When you were a child, perhaps one of your favorite times was when you were invited to a birthday party. For some, an invitation was proof that they were actually “seen”. Even if that person was thought to be a friend, it was a surety that the friendship was true. If your parent(s) said you couldn’t go, oh, the drama!
As a ruler and public person, culturally, the king would be expected to have a (semi-)public feast, where at least the connected or (at least of) the correct blood would be invited. Also, the cultural expectation would be—barring something truly serious (illness and death being about it)—to accept the invitation and attend.
So, the same people were invited again. Those that went on to their mundane (i.e., not culturally serious enough to not attend) tasks insulted the king in one way. By abusing and even killing the king’s servants, the others found a different way to insult the king. Servants were often the “carriers” of the king’s will, so killing them would be similar to declaring war.
Which helps explain the next part. The king declares war. Some sort of retribution to salvage his honor would be required. Add to that the killing of his representatives…nothing good would come of it. Jesus’ listeners would understand.
Those originally invited were, to the hearers and our understanding, the Jews (who were the remnant of Israel). So, why waste the feast? It would be shameful to have an empty feast. So, all the unconnected and non-blood were invited. For those keeping track, this would be the Gentiles (most of us).
It is here that there is another unexpected twist. Culturally, everyone would be expected to show up dressed appropriately. This is not the tuxedo or suit, but a more common, yet special, overwear that displayed that one was honoring the host.*
The man dishonored the king. The king had had enough dishonoring, but at least he only tossed the guy out. The commonness of the “overwear” means that this was a deliberate choice. That shows it was more than being poor. It was something more.
Jesus’ concluding statement, though, tells us something far more. All too often, people believe they are called to God (they are). However, they allow the things of the world to be a priority over God. Others think that God’s magnanimousness is carte blanche to do whatever, as long as they “just” show up.

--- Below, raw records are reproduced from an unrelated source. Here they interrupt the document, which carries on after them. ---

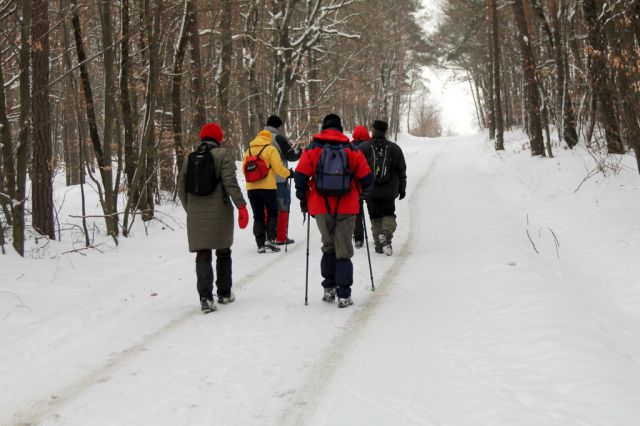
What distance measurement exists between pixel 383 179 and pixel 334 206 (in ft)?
9.16

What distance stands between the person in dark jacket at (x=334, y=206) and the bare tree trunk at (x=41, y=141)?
533 cm

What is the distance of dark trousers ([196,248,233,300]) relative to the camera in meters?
5.83

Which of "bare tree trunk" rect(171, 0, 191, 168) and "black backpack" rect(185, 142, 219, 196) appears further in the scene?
"bare tree trunk" rect(171, 0, 191, 168)

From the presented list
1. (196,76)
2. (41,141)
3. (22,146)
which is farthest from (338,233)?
(196,76)

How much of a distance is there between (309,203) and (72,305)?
3079 mm

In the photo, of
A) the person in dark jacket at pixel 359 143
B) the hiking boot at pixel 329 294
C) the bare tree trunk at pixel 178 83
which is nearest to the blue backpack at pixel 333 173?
the hiking boot at pixel 329 294

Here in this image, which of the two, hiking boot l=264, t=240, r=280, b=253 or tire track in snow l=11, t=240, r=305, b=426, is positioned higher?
hiking boot l=264, t=240, r=280, b=253

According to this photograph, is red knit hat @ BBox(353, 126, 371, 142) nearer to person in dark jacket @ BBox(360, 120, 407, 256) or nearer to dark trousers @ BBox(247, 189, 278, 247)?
person in dark jacket @ BBox(360, 120, 407, 256)

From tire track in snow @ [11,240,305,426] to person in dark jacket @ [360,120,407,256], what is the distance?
3693 millimetres

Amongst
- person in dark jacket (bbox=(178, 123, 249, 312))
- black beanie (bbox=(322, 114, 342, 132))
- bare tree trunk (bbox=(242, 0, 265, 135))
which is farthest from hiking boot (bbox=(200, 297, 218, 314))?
bare tree trunk (bbox=(242, 0, 265, 135))

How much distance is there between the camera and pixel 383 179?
338 inches

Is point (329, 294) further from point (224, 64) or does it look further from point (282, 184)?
point (224, 64)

While the Jews, at the time, were accused of caring more for the world (and the forefathers) more than God (and God’s prophets), others (in general, could be Samaritans or Romans or other Gentiles) were also being accused of wanting the spoils without even showing the slightest care for the one who gave them.
Truly, these accusations can be justly put at the feet of all of us at some point in our lives. There is an ebb and flow to each. Yet, the Lord of the Banquet calls us to the Love Feast, and we have to be at least somewhat prepared.
Lord of the Feast, help us prepare the ways of heart so that we come to the table hungry for you. Amen.
1) Can you think of a time when some wore inappropriate attire to a gathering? What was the gathering? What made it inappropriate?
2) Have you ever made an excuse to not attend a function that you were otherwise perfectly able to attend? Why? What did it gain you not to attend?
3) While it appears the king had an open door invite to the feast, that really wasn’t so. What kind of other situations have you experienced like that?